The Vitess team does not design or maintain topology servers. The implementation in the Vitess source code tree uses ZooKeeper (Apache) as the locking service. On Kubernetes, Vitess uses etcd (CoreOS) as the locking service.
The topology service exists for several reasons:
- It stores rules that determine where data is located.
- It ensures that write operations execute successfully.
- It enables Vitess to transparently handle a data center (cell) being unavailable.
- It enables a data center to be taken offline and rebuilt as a unit.
A Vitess implementation has one global instance of the topology service and one local instance of the topology service in each data center, or cell. Vitess clients are designed to only need access to the local serving graph. As such, clients only need the local instance of the topology service to be constantly available.
-
Global instance
The global instance stores global data that does not change frequently. Specifically, it contains data about keyspaces and shards as well as the master alias of the replication graph.
The global instance is used for some operations, including reparenting and resharding. By design, the global topology server is not used a lot. -
Local instance
Each local instance contains information about information specific to the cell where it is located. Specifically, it contains data about tablets in the cell, the serving graph for that cell, and the master-slave map for MySQL instances in that cell.
The local topology server must be available for Vitess to serve data.
Cell (Data Center)
A cell is a group of servers and network infrastructure collocated in an area. It is typically either a full data center or a subset of a data center. Vitess gracefully handles cell-level failures, such as when a cell is cut off the network.

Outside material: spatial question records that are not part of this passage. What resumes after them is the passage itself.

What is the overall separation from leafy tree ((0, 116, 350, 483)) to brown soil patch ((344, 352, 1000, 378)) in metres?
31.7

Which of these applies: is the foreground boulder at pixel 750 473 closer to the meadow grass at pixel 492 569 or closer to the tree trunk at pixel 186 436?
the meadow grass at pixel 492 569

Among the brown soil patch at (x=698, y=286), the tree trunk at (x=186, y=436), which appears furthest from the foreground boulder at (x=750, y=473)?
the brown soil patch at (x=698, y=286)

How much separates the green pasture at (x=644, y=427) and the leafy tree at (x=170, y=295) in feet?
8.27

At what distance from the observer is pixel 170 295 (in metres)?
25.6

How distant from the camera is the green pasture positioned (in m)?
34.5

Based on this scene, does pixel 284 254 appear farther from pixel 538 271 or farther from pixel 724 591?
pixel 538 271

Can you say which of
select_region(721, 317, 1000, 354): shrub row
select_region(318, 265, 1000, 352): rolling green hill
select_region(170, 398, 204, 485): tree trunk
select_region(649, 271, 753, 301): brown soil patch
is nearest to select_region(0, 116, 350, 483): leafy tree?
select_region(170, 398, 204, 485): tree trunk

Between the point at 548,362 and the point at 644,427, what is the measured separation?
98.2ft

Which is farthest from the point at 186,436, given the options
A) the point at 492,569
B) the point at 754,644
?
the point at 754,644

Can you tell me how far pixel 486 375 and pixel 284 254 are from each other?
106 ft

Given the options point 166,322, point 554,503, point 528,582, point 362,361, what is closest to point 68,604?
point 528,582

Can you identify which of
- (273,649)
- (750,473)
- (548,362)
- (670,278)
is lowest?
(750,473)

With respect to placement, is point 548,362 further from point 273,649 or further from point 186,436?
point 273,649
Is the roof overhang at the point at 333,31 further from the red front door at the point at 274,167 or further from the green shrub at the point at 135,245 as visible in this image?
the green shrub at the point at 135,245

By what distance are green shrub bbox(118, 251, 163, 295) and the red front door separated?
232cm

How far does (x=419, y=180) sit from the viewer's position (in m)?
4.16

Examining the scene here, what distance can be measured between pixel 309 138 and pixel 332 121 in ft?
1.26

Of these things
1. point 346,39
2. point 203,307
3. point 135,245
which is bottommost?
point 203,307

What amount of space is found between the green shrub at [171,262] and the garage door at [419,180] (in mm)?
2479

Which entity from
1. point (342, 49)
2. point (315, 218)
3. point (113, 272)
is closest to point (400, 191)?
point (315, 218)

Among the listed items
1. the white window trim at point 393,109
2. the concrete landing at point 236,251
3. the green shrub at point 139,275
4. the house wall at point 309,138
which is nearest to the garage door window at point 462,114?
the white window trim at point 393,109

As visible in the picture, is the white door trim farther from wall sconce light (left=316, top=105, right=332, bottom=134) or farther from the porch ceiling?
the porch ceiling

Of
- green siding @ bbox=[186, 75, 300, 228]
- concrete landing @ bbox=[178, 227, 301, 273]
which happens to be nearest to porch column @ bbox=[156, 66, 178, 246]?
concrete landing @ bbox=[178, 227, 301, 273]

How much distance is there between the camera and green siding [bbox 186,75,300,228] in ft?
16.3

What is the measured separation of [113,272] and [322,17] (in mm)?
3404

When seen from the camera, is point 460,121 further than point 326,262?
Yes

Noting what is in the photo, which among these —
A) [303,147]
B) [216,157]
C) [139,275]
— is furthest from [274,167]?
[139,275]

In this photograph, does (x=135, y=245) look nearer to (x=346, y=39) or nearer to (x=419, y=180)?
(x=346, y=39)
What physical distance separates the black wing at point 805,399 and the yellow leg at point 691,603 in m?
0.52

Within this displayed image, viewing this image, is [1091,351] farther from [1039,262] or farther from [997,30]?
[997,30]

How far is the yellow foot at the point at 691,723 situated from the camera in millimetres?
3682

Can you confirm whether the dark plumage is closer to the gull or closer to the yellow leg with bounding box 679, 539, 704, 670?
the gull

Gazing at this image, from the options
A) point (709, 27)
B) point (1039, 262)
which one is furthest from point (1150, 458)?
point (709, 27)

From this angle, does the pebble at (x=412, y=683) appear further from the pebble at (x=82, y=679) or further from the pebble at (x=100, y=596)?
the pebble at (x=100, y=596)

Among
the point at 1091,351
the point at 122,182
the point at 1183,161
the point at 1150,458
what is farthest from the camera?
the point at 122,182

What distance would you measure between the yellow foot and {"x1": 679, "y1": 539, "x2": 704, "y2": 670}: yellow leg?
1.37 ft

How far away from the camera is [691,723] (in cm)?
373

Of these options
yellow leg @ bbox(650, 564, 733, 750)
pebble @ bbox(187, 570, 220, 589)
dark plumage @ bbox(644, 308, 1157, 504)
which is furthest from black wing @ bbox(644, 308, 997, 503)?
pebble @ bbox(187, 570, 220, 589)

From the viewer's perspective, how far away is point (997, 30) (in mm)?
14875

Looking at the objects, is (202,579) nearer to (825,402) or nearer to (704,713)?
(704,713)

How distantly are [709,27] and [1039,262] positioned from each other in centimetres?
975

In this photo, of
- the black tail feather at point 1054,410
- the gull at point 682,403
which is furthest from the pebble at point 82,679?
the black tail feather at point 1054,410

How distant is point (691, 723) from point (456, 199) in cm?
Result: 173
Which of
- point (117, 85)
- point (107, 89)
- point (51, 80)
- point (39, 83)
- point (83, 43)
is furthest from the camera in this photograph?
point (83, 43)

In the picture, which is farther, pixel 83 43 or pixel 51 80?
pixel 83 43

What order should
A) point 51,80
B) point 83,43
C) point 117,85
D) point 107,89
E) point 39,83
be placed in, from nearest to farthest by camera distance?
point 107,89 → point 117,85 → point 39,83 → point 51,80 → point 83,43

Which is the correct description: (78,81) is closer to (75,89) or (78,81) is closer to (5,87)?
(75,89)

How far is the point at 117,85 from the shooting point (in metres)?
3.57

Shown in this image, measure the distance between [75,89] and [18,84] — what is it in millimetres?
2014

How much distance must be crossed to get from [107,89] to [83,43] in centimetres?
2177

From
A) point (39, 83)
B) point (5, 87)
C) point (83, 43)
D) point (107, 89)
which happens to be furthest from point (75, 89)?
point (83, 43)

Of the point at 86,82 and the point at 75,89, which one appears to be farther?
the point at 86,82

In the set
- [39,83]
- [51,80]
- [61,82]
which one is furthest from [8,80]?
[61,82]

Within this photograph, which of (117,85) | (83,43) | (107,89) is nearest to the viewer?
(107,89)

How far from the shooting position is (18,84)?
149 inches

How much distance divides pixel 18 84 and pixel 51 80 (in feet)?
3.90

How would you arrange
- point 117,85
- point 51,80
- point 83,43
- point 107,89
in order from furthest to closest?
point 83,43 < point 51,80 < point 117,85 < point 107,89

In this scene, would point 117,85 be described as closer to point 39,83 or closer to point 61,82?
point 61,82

Each cell in a Vitess implementation has a local topology server, which is hosted in that cell. The topology server contains most of the information about the Vitess tablets in its cell. This enables a cell to be taken down and rebuilt as a unit.
Vitess limits cross-cell traffic for both data and metadata. While it is useful to also have the ability to route client traffic to individual cells, Vitess does not provide that feature.